--- Текст для упражнения ---
На фото: С супругой Марией

- Как она отреагировала, когда Вы от спокойной и высокооплачиваемой должности вернулись в медицину?

- Я с ней советовался, ее мнение по этому вопросу много для меня значило. Понимаете, на той работе я стал катастрофически тупеть, а жизнь моя – тускнеть. Ты просто сидишь и не видишь явственно результатов своего труда. Ничего как бы не происходит. Нет чувства самореализации. Я не мог с этим жить, и она меня слишком хорошо знает и понимает, чтобы этот факт как-то не заметить.

- Вернемся к этике профессиональной. Как Вы принимаете решение, нужно ли дальше реанимировать пациента или реанимационные мероприятия надо прекратить?

- Тут особо никакой этической дилеммы нет. Практически все расписано в рекомендациях, протоколах и прочих правилах, которым мы подчиняемся. Если же вас интересует, чем я сам себя мотивирую, я отвечу. К примеру, я приезжаю на вызов, а там человек с раком легких в последней, терминальной стадии, у него открылось легочное кровотечение, он захлебнулся и залил кровью всю квартиру и практически уже умер, вернее сказать, отмучился. Я вижу, что это труп, и радикально сделать ничего нельзя. Он не выздоровеет. Но я буду реанимировать его с тем же рвением, как спасал бы ребенка. Почему? А потому, что я вижу глаза родственников, которые смотрят на меня с надеждой. Вполне достаточная мотивация.

- А если человек испытывает мучения, на чьей стороне врач, производящий реанимацию?

- На стороне пациента. Всегда. Но есть закон, и так, между прочим, существует Уголовный кодекс. Думаю, дальше развивать эту тему бессмысленно. Нужно развивать паллиативную помощь, а не дискуссии об эвтаназии. Когда мы сможем себе позволить помочь человеку максимально безболезненно переносить неизлечимые заболевания, когда мы будем в силах оказывать действительно эффективную паллиативную помощь – тогда вот эта вся псевдоэтическая дилемма потеряет свой смысл. Думаю, вопрос о развитии паллиативной помощи у нас как раз назрел и вот-вот встанет ребром. Пришло время им заниматься.

- Верите в чудеса?

- Скорее, верю в ошибки в диагностике и индивидуальные особенности организма. Впрочем, это и есть чудеса. Какая, в сущности, разница, из каких обстоятельств произрастает чудо?

 

- Один в поле – воин? Может ли один человек что-то изменить в системе?

- Полностью ее изменить – нет. А что-то сделать может. Всегда можно что-то сделать.

- Какой выезд в Вашей практике Вам запомнился больше всего?

- Конечно, это был выезд, случившийся во время антитеррористической операции в Достуке… Мы работали в реально боевых условиях. Пули над головой свистели не фигурально, а в прямом смысле этого слова. Это я до конца своих дней не забуду.

--- Список заданий ---
1. Перепишите из интервью с врачом отрывок от «- Один в поле» до «дней не забуду.».
2. Изложите содержание интервью с врачом в трех предложениях.
3. Напишите продолжение интервью с врачом, которое следует за его рассказом о выезде в Достук.

--- Фрагменты материала ---
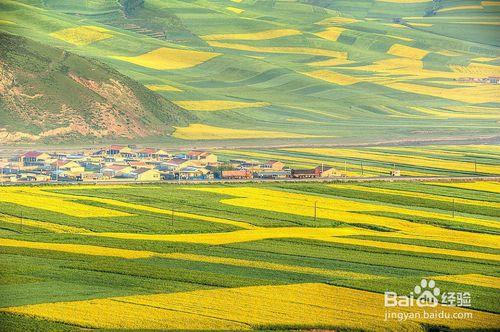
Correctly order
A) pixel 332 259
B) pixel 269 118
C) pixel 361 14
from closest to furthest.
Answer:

--- Ответы к заданиям ---
1.
- Один в поле – воин? Может ли один человек что-то изменить в системе?

- Полностью ее изменить – нет. А что-то сделать может. Всегда можно что-то сделать.

- Какой выезд в Вашей практике Вам запомнился больше всего?

- Конечно, это был выезд, случившийся во время антитеррористической операции в Достуке… Мы работали в реально боевых условиях. Пули над головой свистели не фигурально, а в прямом смысле этого слова. Это я до конца своих дней не забуду.

2. Врач рассказывает, что вернулся в медицину со спокойной высокооплачиваемой должности, потому что на той работе не видел результатов своего труда и не чувствовал самореализации, и что советовался об этом с супругой. Решения о реанимации, по его словам, расписаны в рекомендациях и протоколах, но даже безнадежного пациента он реанимирует с полным рвением ради надежды родственников, а вместо дискуссий об эвтаназии нужно развивать паллиативную помощь. Больше всего ему запомнился выезд во время антитеррористической операции в Достуке, где пришлось работать в реально боевых условиях.

3.
- Он же не выжил, тот спецназовец, которого Вы пытались спасти?

- Нет. У него было ранение, несовместимое с жизнью. Просто никто из тех, кто там был – ни его боевые товарищи, к слову, настоящие герои, ни мы, врачи, – не хотели и не могли смириться с тем, что ничего нельзя сделать. Поэтому мы боролись до последнего. Но у меня еще есть, что сказать по поводу этой истории.

- А именно?

- Вы знаете, сколько народу там пыталось пролезть сквозь оцепление, под пули, чтобы снять операцию на мобильный телефон, сколько милиционеров бегало по кустам за идиотами со смартфонами? Много… Я даже не знаю, как это расценивать. Такой массовой запредельной глупости даже я, насмотревшийся на всякое, не ожидал.

- Да уж… Под занавес беседы давайте о чем-нибудь веселом, курьезном… Есть в памяти что-то не настолько трагическое?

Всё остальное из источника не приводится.